Task details | Note each line of the entries that includes "text". Then copy those lines.

Items listed in a dataset:
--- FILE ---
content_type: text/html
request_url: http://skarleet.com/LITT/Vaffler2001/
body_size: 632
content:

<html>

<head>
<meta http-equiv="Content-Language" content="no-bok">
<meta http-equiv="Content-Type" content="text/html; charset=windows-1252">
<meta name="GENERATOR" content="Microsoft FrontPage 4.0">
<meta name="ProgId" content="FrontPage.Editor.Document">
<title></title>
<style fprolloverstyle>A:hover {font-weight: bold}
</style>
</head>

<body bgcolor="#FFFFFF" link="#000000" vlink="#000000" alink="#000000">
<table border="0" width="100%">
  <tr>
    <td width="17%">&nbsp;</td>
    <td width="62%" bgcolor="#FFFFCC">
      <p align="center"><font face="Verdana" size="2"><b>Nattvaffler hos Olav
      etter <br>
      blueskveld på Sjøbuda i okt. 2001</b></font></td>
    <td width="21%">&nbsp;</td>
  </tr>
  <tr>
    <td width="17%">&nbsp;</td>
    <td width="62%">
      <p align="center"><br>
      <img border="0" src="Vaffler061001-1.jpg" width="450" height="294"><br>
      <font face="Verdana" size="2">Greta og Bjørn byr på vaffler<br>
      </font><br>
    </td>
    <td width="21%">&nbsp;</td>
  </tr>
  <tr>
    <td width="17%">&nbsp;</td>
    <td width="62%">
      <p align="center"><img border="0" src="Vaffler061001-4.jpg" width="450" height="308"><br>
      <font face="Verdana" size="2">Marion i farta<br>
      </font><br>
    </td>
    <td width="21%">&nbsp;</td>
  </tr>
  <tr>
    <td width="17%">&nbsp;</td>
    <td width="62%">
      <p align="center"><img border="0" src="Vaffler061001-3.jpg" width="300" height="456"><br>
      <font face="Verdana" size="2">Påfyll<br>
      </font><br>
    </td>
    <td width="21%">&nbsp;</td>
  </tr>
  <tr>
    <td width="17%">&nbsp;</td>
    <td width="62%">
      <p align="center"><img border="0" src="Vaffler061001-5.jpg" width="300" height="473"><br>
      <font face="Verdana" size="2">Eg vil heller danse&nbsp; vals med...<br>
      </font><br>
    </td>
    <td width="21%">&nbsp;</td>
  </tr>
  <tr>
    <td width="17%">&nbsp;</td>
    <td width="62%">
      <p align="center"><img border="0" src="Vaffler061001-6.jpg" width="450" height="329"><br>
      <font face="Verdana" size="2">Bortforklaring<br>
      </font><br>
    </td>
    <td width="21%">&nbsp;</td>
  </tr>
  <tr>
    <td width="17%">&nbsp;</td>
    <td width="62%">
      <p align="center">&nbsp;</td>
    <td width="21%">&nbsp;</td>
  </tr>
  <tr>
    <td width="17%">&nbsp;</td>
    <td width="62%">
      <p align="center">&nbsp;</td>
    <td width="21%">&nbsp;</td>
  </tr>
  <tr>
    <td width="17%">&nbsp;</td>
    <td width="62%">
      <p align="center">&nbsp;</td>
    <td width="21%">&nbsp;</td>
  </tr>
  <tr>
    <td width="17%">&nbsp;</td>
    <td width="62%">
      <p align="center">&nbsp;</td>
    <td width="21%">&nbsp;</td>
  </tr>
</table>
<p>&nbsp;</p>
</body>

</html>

Exercise result |
content_type: text/html
<meta http-equiv="Content-Type" content="text/html; charset=windows-1252">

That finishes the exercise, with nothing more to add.